Una volta attivato, usare Claude e' immediato: nella chat di Copilot si apre il selettore del modello e si sceglie Claude, poi si scrive la richiesta come sempre. Alcuni esempi concreti in cui Claude tende a dare buoni risultati:

Analizza questo contratto e riassumi in una tabella:
obblighi delle parti, scadenze, penali e clausole di recesso.
Prendi i dati di vendita di questo foglio Excel e prepara i punti
chiave per una slide, evidenziando i tre trend piu' rilevanti.

Il risultato atteso e' un output ordinato e strutturato, con tabelle e sintesi pronte da incollare nei documenti. Per la stesura e la revisione di testi lunghi, l'analisi di documenti complessi e la generazione di contenuti ben organizzati, Claude e' spesso una scelta valida; per altri compiti puo' convenire restare sui modelli di OpenAI. La possibilita' di passare dall'uno all'altro senza cambiare app e' il vero vantaggio.

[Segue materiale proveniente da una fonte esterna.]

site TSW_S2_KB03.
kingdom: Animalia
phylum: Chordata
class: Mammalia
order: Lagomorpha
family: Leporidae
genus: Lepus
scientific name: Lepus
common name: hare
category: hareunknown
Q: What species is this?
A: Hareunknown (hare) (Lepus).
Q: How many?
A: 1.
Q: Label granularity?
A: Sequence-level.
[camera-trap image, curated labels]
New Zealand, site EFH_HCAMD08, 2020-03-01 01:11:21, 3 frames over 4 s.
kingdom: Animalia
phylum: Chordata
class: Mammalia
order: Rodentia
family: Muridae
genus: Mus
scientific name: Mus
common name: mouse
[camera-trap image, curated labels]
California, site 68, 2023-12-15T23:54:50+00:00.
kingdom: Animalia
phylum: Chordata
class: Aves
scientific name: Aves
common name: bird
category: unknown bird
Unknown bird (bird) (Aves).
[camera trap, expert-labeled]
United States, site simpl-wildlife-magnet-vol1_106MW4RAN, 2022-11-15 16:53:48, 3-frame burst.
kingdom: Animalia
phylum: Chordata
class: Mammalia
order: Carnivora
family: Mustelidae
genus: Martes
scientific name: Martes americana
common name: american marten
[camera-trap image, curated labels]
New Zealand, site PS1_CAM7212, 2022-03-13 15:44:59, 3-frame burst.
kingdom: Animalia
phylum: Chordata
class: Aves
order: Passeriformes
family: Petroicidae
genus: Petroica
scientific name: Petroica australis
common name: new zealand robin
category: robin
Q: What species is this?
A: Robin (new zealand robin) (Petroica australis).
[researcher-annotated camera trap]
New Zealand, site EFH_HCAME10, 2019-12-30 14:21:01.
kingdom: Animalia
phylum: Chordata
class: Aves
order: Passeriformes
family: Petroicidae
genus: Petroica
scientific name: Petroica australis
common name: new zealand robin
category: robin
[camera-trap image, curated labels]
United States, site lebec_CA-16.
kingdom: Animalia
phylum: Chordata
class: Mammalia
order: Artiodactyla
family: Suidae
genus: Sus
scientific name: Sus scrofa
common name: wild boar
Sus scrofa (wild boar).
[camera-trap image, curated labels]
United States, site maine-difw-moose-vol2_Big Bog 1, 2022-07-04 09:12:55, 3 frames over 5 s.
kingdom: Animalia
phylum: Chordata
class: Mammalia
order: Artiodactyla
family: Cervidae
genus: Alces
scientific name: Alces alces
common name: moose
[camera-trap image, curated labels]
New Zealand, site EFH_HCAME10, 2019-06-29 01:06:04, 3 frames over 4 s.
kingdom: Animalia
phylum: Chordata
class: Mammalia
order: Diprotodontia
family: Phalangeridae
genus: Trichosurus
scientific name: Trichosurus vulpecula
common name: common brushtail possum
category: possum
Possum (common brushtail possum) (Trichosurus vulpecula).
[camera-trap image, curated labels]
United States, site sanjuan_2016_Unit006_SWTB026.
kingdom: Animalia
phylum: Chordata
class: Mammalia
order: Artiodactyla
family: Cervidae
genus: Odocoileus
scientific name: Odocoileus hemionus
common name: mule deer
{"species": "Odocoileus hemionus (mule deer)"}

Vantaggi, limiti e a chi conviene

Il pro principale e' la scelta: poter usare modelli diversi dentro lo stesso ambiente aziendale riduce la dipendenza da un singolo fornitore e permette di ottimizzare qualita' e costi per tipo di attivita'. Il contro riguarda proprio la governance: introdurre un nuovo subprocessore significa valutare dove vengono trattati i dati e con quali garanzie, motivo per cui l'attivazione e' in mano agli amministratori e non ai singoli utenti. Per le aziende italiane che usano gia' Microsoft 365 Copilot, la raccomandazione pratica e' di provare Claude su compiti di analisi documentale e di scrittura strutturata, confrontandone i risultati con quelli dei modelli predefiniti, prima di stabilire per quali flussi adottarlo stabilmente.